Martinez A, Pailhoux E, Berger M, Jean C
Physiologie Comparée et Endocrinologie, CNRS UA 360, Université Blaise Pascal, Aubiere, France.
Mol Cell Endocrinol. 1990 Sep 10;72(3):201-11. doi: 10.1016/0303-7207(90)90144-w.

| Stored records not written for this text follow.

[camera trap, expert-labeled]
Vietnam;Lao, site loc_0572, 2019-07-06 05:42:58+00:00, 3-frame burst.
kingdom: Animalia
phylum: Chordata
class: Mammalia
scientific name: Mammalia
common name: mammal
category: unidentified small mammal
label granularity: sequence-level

A cDNA encoding the major mouse vas deferens protein (MVDP) has been cloned and characterized. Using in situ hybridization we have identified the epithelial cells of the vas deferens as the site of synthesis of MVDP mRNA. Northern blot analysis suggests that a high level of an mRNA corresponding to the MVDP gene is present in the mouse vas deferens whereas the amount of MVDP mRNA in vas deferens of other species studied, or in other mouse tissues, even if present, is undetectable. Steady-state levels of MVDP mRNA are decreased by approximately 42% 3 days after castration but a significant hybridization signal is still observed even 50 days after castration. Testosterone treatment for 2 weeks is necessary to completely reverse the effect of castration. In vitro transcription assays on isolated nuclei showed that the hormonal induction of the MVDP gene is achieved mainly at transcriptional level.

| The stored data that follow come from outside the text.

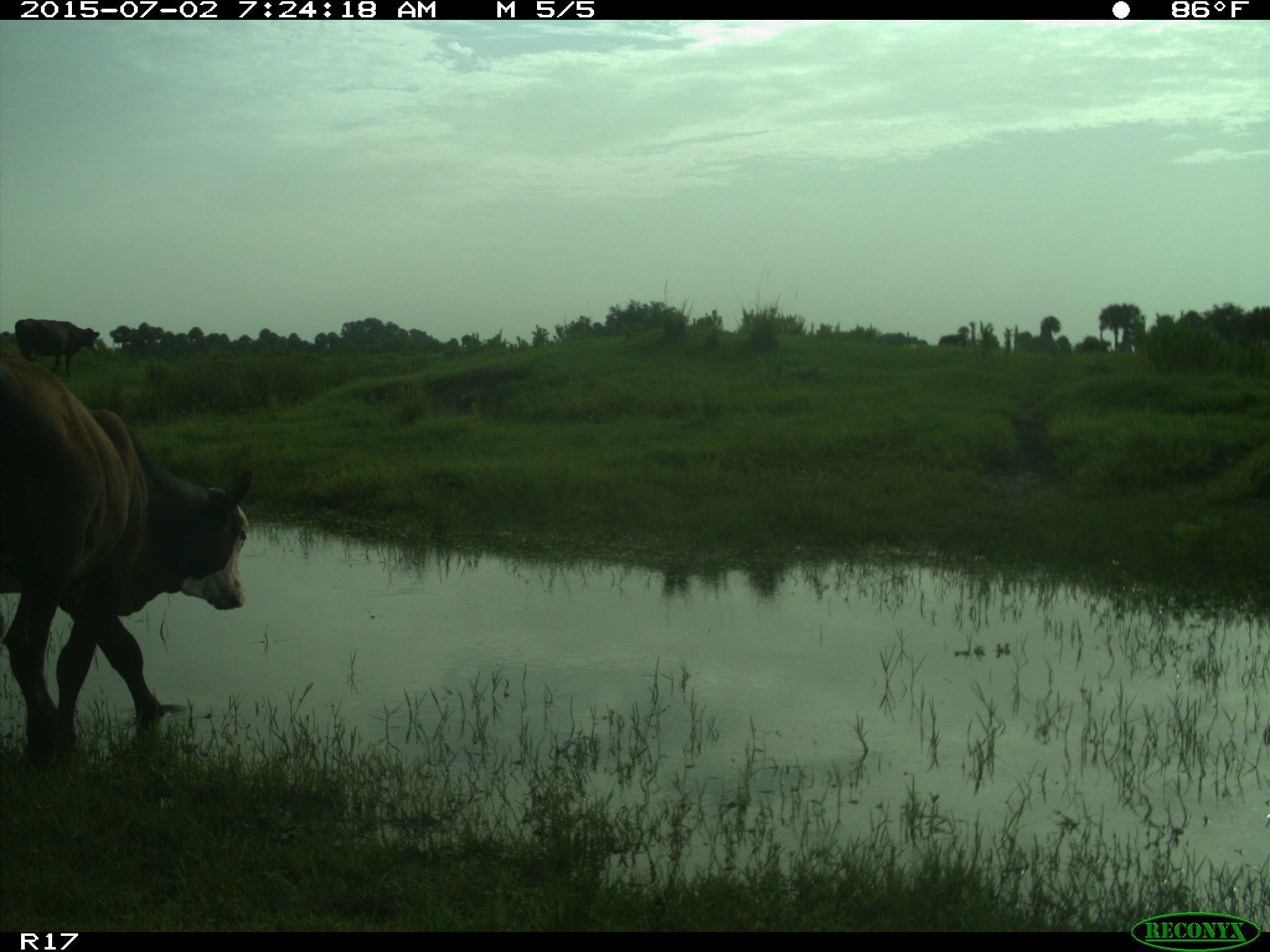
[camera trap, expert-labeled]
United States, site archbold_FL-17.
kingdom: Animalia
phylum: Chordata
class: Mammalia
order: Artiodactyla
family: Bovidae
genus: Bos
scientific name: Bos taurus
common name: domestic cow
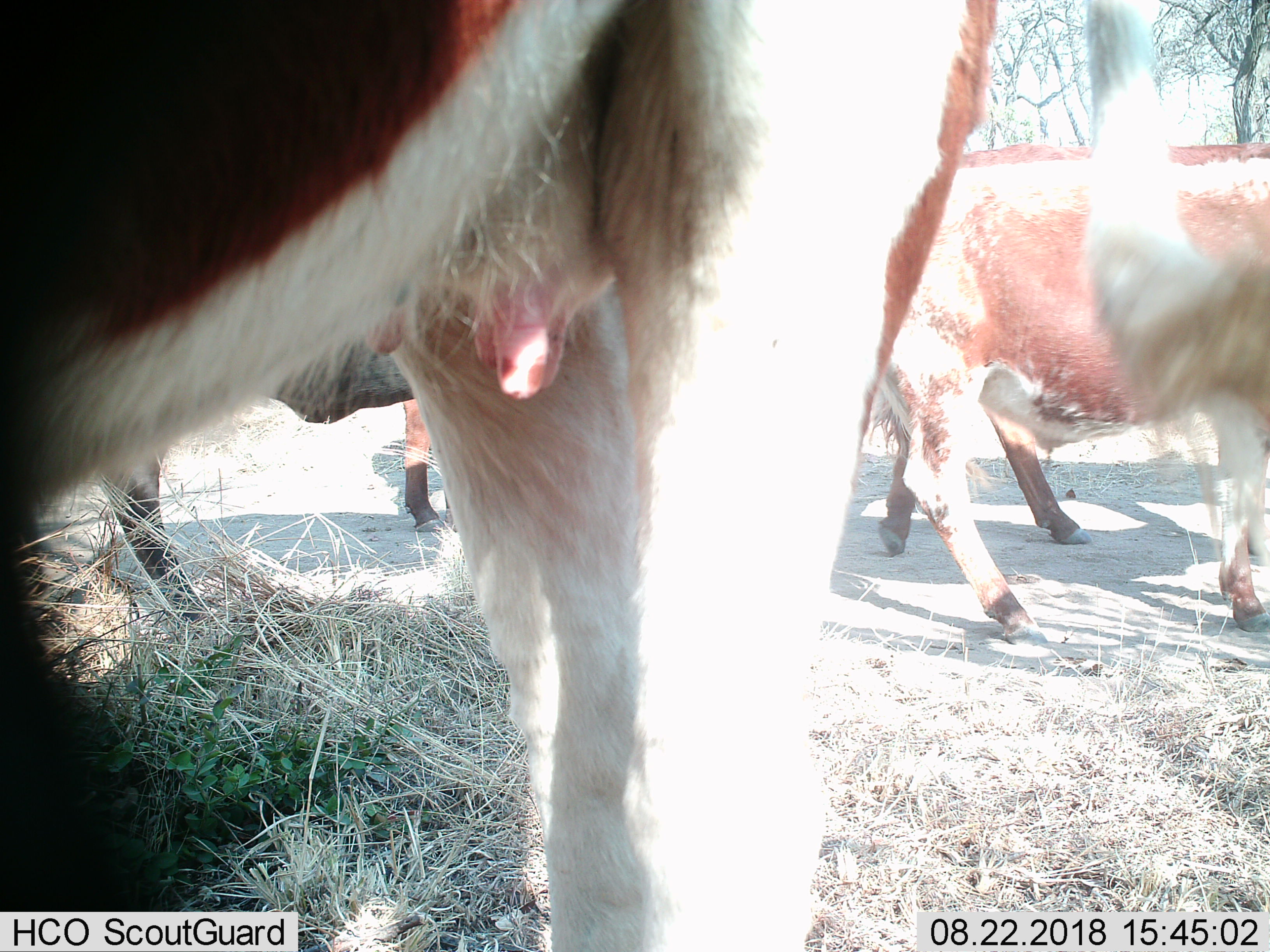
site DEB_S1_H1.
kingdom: Animalia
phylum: Chordata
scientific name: Vertebrata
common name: domestic animal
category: domesticanimal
Domesticanimal (domestic animal) (Vertebrata), count 5. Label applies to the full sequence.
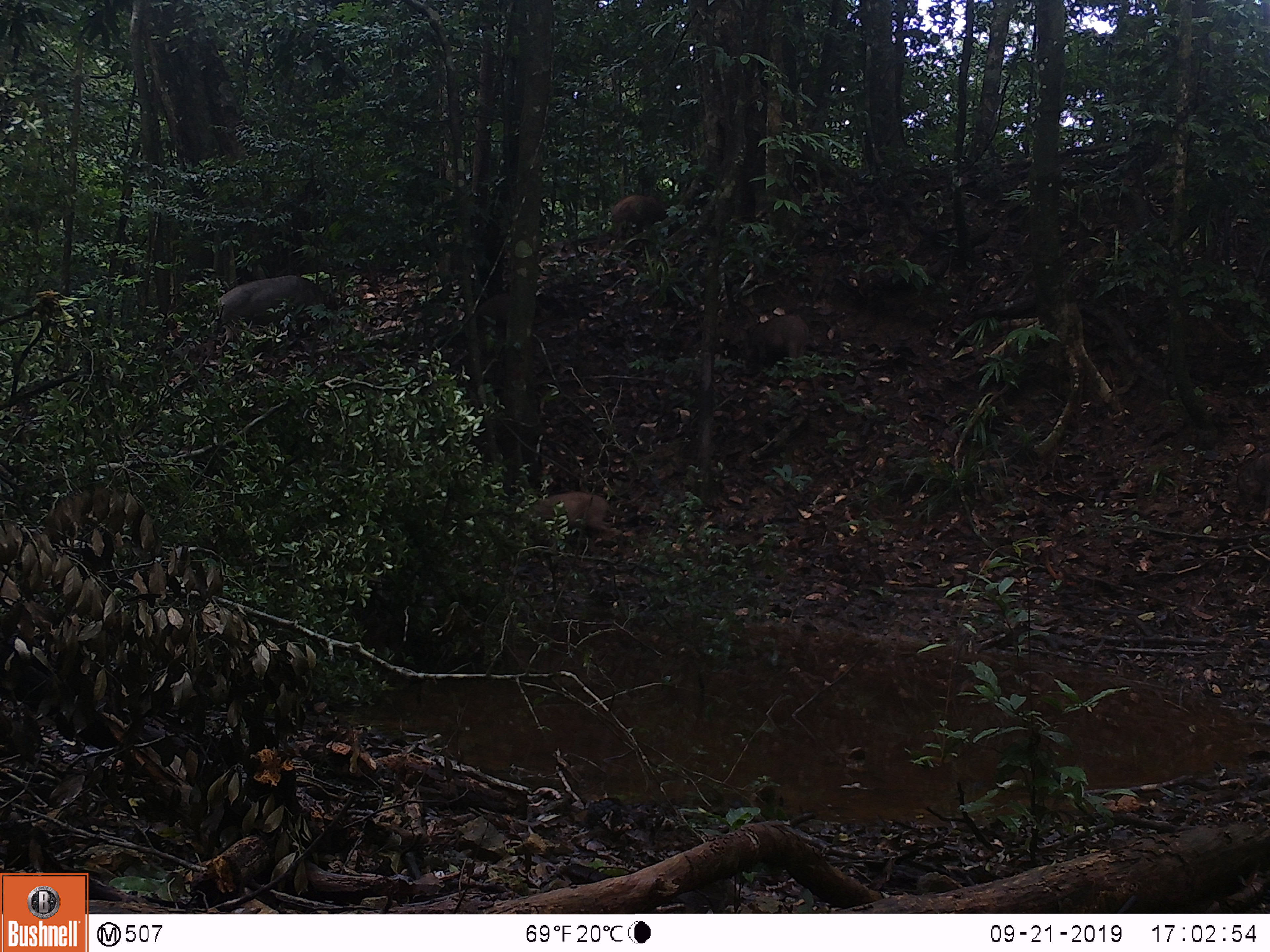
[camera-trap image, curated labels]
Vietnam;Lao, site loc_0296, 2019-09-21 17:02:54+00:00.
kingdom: Animalia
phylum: Chordata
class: Mammalia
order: Artiodactyla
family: Suidae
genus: Sus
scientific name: Sus scrofa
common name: eurasian wild pig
Eurasian wild pig (Sus scrofa). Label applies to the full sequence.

一种编码主要小鼠输精管蛋白(MVDP)的cDNA已被克隆并进行了表征。通过原位杂交,我们确定输精管的上皮细胞是MVDP mRNA的合成部位。Northern印迹分析表明,与MVDP基因相对应的高水平mRNA存在于小鼠输精管中,而在所研究的其他物种的输精管中,或在其他小鼠组织中,即使存在MVDP mRNA,其含量也无法检测到。去势后3天,MVDP mRNA的稳态水平下降约42%,但即使在去势后50天仍能观察到明显的杂交信号。需要进行2周的睾酮治疗才能完全逆转去势的影响。对分离细胞核进行的体外转录分析表明,MVDP基因的激素诱导主要在转录水平实现。